◆ Text ◆
--------------------------------
I gather that d has the keys 0 to 99. In that case, the solution is really simple. First, write the values of d in a NumPy array values, in a way that d[i] == values[i] – this seems to be the natural data structure for these values anyway. Then you can access the new array with the values replaced by
values[array]
If you want to modify array in place, simply do
array[:] = values[array]

In the Numpy documentation, there is an example of how a simplified version of the choose function could look like.
[...] this function is less simple than it might seem from the
following code description (below ndi = numpy.lib.index_tricks):
np.choose(a,c) == np.array([c[a[I]][I] for I in ndi.ndindex(a.shape)]).
See https://docs.scipy.org/doc/numpy/reference/generated/numpy.choose.html
Putting this into a function could look like this:
import numpy
def choose(selector, choices):
"""
A simplified version of the numpy choose function to workaround the 32
choices limit.
--------------------------------
◆ Set exercise 1 ◆
In the NumPy text, list each line that sits on its own and indexes with square brackets.

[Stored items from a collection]
--------------------------------
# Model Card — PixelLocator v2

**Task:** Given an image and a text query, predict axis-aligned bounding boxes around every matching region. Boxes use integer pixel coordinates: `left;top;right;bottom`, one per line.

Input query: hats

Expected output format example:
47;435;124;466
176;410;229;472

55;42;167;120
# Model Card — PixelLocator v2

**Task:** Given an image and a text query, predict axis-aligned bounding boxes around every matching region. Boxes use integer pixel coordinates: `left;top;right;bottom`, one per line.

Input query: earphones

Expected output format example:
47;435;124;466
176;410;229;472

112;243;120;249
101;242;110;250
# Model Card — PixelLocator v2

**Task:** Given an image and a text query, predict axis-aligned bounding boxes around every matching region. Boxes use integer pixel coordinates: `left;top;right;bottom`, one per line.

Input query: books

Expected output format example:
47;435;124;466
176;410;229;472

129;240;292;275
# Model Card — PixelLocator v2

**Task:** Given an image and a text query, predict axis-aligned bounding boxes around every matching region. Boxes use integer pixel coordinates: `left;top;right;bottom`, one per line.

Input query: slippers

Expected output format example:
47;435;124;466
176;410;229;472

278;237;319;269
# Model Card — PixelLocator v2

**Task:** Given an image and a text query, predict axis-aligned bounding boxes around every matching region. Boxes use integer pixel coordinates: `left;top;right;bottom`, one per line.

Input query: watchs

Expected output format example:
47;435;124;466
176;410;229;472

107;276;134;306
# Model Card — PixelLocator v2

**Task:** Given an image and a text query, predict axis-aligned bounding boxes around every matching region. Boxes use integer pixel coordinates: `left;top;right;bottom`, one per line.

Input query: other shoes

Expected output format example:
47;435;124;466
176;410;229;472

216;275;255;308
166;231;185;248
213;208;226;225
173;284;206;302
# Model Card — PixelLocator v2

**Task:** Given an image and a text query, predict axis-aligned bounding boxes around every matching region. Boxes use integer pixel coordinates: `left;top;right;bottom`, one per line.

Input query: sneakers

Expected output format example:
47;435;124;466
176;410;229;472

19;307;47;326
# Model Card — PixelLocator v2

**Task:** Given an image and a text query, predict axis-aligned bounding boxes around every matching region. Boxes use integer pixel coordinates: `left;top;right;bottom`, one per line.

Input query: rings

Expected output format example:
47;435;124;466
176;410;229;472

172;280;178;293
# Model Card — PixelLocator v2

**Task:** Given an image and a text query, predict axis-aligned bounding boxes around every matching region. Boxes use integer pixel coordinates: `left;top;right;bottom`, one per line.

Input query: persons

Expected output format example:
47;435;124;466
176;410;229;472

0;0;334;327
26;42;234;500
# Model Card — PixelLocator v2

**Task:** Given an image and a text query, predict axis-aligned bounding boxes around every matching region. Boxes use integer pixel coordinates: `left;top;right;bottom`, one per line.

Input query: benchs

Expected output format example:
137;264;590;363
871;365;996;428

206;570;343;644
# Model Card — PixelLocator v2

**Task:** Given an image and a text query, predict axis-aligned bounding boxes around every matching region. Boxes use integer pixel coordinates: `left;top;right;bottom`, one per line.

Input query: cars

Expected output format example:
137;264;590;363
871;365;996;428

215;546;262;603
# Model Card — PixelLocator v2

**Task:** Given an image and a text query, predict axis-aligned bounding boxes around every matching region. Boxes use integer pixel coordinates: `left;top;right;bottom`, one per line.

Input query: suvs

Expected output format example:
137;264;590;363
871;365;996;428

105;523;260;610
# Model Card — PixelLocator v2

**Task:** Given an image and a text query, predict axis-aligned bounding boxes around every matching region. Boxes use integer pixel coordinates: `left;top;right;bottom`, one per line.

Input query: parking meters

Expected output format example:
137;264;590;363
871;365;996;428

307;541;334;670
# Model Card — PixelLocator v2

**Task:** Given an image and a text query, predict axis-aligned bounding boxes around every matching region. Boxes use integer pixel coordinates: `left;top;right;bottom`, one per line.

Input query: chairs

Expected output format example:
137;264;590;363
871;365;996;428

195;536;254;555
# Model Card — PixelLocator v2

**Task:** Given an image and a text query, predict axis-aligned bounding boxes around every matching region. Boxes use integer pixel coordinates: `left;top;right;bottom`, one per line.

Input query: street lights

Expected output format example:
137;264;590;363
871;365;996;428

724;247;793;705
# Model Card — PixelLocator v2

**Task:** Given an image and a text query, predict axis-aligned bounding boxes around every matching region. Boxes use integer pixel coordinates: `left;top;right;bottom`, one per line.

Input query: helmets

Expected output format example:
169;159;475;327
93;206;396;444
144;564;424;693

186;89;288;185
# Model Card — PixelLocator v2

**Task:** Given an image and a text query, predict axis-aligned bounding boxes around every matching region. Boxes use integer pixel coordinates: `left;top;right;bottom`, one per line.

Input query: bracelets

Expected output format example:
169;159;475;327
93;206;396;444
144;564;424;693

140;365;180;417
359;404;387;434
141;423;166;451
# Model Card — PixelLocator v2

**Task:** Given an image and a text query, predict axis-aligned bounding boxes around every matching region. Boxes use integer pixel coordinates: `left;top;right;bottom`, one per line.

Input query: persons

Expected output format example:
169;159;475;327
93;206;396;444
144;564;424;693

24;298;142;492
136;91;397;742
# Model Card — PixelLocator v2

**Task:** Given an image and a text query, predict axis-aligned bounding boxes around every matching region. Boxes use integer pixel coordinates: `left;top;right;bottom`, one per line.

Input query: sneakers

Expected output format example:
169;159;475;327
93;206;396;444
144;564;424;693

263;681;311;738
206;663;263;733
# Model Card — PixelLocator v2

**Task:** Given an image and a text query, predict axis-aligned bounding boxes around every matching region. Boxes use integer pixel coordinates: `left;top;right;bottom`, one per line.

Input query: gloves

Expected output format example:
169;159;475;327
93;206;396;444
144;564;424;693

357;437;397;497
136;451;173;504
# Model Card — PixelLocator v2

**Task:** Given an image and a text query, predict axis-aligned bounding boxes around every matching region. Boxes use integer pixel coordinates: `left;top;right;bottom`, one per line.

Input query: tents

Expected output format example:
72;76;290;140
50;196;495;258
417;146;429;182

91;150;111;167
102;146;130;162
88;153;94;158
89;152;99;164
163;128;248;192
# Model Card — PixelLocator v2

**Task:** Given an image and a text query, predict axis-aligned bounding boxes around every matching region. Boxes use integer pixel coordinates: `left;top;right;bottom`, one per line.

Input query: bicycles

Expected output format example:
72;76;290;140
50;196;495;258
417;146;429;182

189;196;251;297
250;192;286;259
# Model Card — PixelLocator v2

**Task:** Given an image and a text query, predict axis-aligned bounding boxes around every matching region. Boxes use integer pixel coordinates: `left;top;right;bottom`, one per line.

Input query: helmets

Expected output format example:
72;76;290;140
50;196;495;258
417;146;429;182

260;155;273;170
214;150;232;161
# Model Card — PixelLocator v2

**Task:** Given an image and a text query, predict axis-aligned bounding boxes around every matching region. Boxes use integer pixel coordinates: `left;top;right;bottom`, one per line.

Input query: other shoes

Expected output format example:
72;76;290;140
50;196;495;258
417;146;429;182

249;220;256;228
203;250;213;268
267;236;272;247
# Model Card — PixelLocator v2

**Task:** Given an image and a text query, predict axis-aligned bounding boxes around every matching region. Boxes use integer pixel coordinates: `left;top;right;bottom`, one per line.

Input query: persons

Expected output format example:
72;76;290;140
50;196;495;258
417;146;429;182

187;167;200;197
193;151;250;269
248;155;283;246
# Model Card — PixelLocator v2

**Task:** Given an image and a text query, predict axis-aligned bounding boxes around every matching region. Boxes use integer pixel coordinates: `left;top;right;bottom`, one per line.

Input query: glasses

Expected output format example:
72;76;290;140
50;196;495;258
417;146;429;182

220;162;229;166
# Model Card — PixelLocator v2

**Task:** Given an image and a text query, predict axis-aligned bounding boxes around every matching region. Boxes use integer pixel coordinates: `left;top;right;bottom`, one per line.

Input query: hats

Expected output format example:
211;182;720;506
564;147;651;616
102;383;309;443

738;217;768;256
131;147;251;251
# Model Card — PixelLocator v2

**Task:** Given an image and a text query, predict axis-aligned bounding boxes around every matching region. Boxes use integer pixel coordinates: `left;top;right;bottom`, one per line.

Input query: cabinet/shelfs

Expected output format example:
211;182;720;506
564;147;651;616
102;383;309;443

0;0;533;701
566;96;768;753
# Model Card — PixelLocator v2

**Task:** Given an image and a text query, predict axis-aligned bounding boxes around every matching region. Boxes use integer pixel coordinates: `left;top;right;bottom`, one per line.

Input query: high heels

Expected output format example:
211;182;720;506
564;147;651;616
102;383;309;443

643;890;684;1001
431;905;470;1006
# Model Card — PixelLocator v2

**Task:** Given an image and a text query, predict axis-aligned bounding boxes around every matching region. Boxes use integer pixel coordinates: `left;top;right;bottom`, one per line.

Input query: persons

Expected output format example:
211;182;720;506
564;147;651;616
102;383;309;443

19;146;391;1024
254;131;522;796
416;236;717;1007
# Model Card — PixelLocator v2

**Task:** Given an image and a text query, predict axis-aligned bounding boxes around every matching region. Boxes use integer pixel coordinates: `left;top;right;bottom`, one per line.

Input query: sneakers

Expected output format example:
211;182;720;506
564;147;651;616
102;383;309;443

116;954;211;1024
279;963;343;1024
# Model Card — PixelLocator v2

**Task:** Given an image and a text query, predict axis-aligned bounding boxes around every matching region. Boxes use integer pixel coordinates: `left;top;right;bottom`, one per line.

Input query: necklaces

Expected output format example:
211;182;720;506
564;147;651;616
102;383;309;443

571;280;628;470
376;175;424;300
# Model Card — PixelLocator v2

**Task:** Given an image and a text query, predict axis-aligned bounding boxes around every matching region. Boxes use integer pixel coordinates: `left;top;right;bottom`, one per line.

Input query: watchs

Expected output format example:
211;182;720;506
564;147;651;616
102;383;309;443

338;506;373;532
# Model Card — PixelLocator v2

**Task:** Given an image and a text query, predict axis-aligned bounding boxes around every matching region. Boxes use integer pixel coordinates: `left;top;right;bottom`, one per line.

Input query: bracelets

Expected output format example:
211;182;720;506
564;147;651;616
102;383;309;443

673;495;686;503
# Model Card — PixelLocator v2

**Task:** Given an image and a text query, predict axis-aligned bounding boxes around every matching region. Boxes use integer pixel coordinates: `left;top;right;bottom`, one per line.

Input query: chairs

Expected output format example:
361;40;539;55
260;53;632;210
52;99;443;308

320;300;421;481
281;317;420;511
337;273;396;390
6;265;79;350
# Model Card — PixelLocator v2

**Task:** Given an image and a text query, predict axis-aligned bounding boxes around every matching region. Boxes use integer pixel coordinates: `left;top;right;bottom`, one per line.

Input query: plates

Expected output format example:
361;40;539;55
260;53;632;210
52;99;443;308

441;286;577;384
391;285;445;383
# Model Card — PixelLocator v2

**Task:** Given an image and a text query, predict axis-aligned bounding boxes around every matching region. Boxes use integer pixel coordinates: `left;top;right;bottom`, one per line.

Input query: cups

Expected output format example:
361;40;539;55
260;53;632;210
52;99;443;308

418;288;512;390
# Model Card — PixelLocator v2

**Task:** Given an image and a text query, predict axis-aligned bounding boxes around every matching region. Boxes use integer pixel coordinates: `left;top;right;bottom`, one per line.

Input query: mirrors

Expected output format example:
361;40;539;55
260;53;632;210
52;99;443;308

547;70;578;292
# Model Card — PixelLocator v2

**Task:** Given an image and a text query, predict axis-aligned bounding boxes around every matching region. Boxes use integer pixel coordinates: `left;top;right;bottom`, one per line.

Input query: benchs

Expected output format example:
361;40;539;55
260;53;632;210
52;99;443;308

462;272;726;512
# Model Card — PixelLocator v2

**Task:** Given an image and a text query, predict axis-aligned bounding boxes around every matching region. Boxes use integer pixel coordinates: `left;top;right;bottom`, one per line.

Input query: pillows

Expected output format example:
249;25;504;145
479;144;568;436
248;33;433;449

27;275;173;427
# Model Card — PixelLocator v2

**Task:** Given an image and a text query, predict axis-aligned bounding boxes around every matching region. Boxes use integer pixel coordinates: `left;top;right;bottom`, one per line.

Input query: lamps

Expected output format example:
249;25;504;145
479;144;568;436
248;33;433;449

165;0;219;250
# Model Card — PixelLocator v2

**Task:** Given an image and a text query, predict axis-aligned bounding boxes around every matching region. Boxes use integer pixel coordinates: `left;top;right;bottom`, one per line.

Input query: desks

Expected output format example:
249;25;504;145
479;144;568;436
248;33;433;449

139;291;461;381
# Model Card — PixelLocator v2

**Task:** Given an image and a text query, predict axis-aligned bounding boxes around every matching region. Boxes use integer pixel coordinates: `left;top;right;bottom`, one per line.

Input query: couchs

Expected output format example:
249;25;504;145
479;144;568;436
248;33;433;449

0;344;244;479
--------------------------------
◆ Set exercise 2 ◆
Please copy out the entries from their very first line through the line containing "55;42;167;120", both ends included.

◆ Worked answer 1 ◆
values[array]
array[:] = values[array]
np.choose(a,c) == np.array([c[a[I]][I] for I in ndi.ndindex(a.shape)]).

◆ Worked answer 2 ◆
# Model Card — PixelLocator v2

**Task:** Given an image and a text query, predict axis-aligned bounding boxes around every matching region. Boxes use integer pixel coordinates: `left;top;right;bottom`, one per line.

Input query: hats

Expected output format example:
47;435;124;466
176;410;229;472

55;42;167;120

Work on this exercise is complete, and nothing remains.